論文の概要: Joint Inference of Structure and Diffusion in Partially Observed Social
Networks
- arxiv url: http://arxiv.org/abs/2010.01400v1
- Date: Sat, 3 Oct 2020 17:48:57 GMT
- ステータス: 処理完了
- システム内更新日: 2022-10-11 11:47:34.562056
- Title: Joint Inference of Structure and Diffusion in Partially Observed Social
Networks
- Title(参考訳): 部分観測型ソーシャルネットワークにおける構造と拡散の合同推論
- Authors: Maryam Ramezani, Amirmohammad Ziaei, and Hamid R. Rabiee
- Abstract要約: 本稿では,部分的に観測されたデータからモデルを学習することにより,拡散ネットワークとネットワーク構造の両方から観測されていないデータを推測する。
我々はネットワーク構造と省略拡散活動の隠れリンクを共同で発見する確率的生成モデル「DiffStru」を開発した。
未知のデータを推測することに加えて、学習された潜伏要因は、コミュニティ検出などのネットワーク分類問題にも役立つ。
- 参考スコア(独自算出の注目度): 3.7138451081962436
- License: http://arxiv.org/licenses/nonexclusive-distrib/1.0/
- Abstract: Access to complete data in large scale networks is often infeasible.
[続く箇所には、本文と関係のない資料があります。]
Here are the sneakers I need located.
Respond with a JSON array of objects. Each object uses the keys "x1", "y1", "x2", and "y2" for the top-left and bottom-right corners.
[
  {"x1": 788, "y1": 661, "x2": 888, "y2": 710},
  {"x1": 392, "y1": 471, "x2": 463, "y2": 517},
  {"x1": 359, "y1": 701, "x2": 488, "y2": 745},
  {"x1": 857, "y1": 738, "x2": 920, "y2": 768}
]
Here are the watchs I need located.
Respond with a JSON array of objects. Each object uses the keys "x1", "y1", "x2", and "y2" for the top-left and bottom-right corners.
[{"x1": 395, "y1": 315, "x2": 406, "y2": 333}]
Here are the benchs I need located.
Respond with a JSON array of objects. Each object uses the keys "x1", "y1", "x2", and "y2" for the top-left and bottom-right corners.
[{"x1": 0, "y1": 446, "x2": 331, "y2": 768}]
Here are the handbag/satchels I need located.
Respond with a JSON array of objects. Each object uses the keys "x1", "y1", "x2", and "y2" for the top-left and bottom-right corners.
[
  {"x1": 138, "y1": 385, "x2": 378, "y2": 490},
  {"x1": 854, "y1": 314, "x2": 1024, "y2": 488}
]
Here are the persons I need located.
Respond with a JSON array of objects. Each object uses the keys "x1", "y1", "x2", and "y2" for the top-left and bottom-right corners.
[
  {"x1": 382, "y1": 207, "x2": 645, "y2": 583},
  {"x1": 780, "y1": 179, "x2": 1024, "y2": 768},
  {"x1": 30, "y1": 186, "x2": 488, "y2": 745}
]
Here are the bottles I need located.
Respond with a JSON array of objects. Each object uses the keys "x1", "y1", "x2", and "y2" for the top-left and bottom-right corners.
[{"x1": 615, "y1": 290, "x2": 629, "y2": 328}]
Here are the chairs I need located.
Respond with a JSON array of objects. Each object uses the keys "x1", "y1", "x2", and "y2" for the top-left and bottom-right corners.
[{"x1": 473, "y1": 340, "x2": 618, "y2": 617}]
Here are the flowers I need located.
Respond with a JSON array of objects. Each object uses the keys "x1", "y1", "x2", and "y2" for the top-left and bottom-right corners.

Therefore, the problem of missing data is a crucial and unavoidable issue in
analysis and modeling of real-world social networks. However, most of the
research on different aspects of social networks do not consider this
limitation. One effective way to solve this problem is to recover the missing
data as a pre-processing step. The present paper tries to infer the unobserved
data from both diffusion network and network structure by learning a model from
the partially observed data. We develop a probabilistic generative model called
"DiffStru" to jointly discover the hidden links of network structure and the
omitted diffusion activities. The interrelations among links of nodes and
cascade processes are utilized in the proposed method via learning coupled low
dimensional latent factors. In addition to inferring the unseen data, the
learned latent factors may also help network classification problems such as
community detection. Simulation results on synthetic and real-world datasets
show the excellent performance of the proposed method in terms of link
prediction and discovering the identity and infection time of invisible social
behaviors.
- Abstract(参考訳): 大規模ネットワークにおける完全なデータへのアクセスは、しばしば実現不可能である。
したがって、現実のソーシャルネットワークの分析とモデリングにおいて、データ不足の問題は重要かつ避けられない問題である。
しかし、ソーシャルネットワークのさまざまな側面に関する研究の多くは、この制限を考慮していない。
この問題を解決する効果的な方法は、不足したデータを前処理のステップとして回収することです。
本稿では,部分的に観測されたデータからモデルを学習することにより,拡散ネットワークとネットワーク構造の両方から観測されていないデータを推測する。
我々はネットワーク構造と省略拡散活動の隠れリンクを共同で発見する確率的生成モデル「DiffStru」を開発した。
提案手法では,ノードリンクとカスケードプロセス間の相互関係を,学習結合型低次元潜在因子を用いて活用する。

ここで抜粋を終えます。